Now, about this book, Busy Monsters. It is a quest story written in mock-heroic style by a narrator called Charlie Homar (read Homer) in a syntax reminiscent of a Johnny Depp character in an adaptation of a Hunter S. Thompson book, such as, most recently, The Rum Diaries. It is written with a syntax I’m calling “Hipster Burlesque.” For example, almost all of the writing goes something like this: “Here’s a limbic liberal outburst, a knee-jerk obligation (when my knee works): the acres of green in my town had been bought by cloven-hoofed condo developers and strip malls; the piss-colored McDonald’s arches and the mom-and-pop-killing Wal-Mart smoldered on the horizon like Chernobyl . . . just try driving through town around four forty-five p.m. on a weekday. You better bring a book, and I don’t mean an audio one” (9-10).
The style feels precocious, for lack of a better term, as if to keep the listener at a distance. It is not a tone that lulls the reader with warmth. It isn’t a Craftmatic Adjustable, but a park bench with only a coat as a blanket, a couple of drunks wandering around rustling leaves, one of whom might have a knife in his shoe.
On the surface Monsters is a quest for lost love: Charlie’s fiancé Gillian took off with a Jacques Cousteau-like character on a quest to find the elusive giant squid. But there is something else going on—always a mark of a good book. The narrator is actually searching for the definition of modern manhood. And womanhood. So, to be fair, an ironic, hyperbolic tone is the only way to plumb such depths. You have to explore them in a voice not your own. The issues are brought up meta-offensively: Ivy-League Asian prostitutes who enjoy being hookers; a character whose ass is kicked by a butch lesbian and says things like, “every woman, if she’s a woman, wants children.” Giraldi knows these examples of gender identity could be offensive to some. So does that mean the issues should be avoided? No.

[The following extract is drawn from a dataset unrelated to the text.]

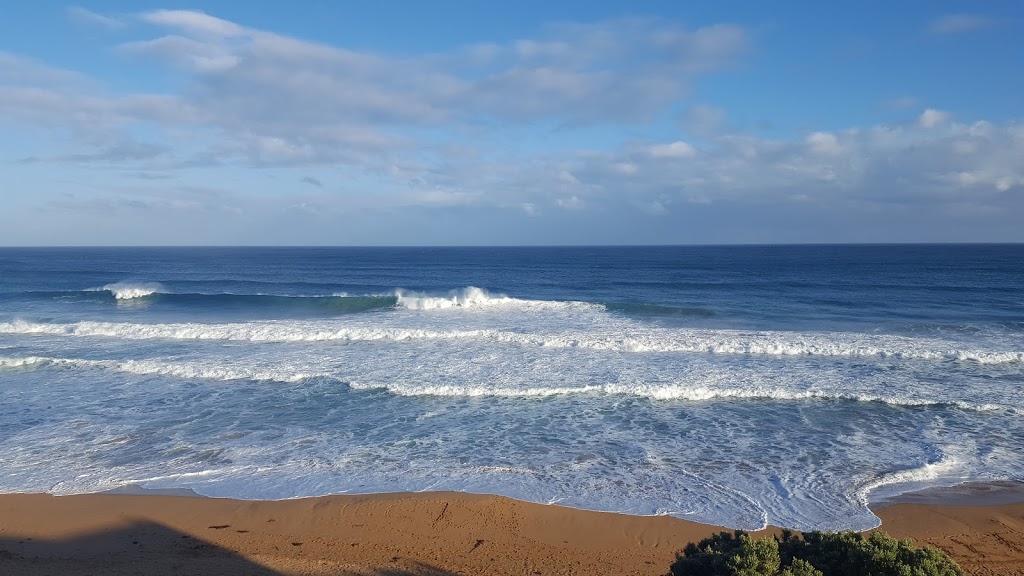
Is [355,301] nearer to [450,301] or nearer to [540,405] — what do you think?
[450,301]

It means the opposite, and on the long list of jobs fiction can take on, the exploration of prickly issues is pretty high up there.
Busy Monsters is a fearless and impressive book, and Giraldi’s “mean” review doesn’t bother me (the only bad press is no press), unless he applies a different standard and tone to writers who might affect his career. I don’t know whether he does or not. I don’t have Internet access—and even if I did, I wouldn’t spend an afternoon reading old reviews, which are historically boring to the point of unreadability. The one about Ohlin, at least, I’ll remember.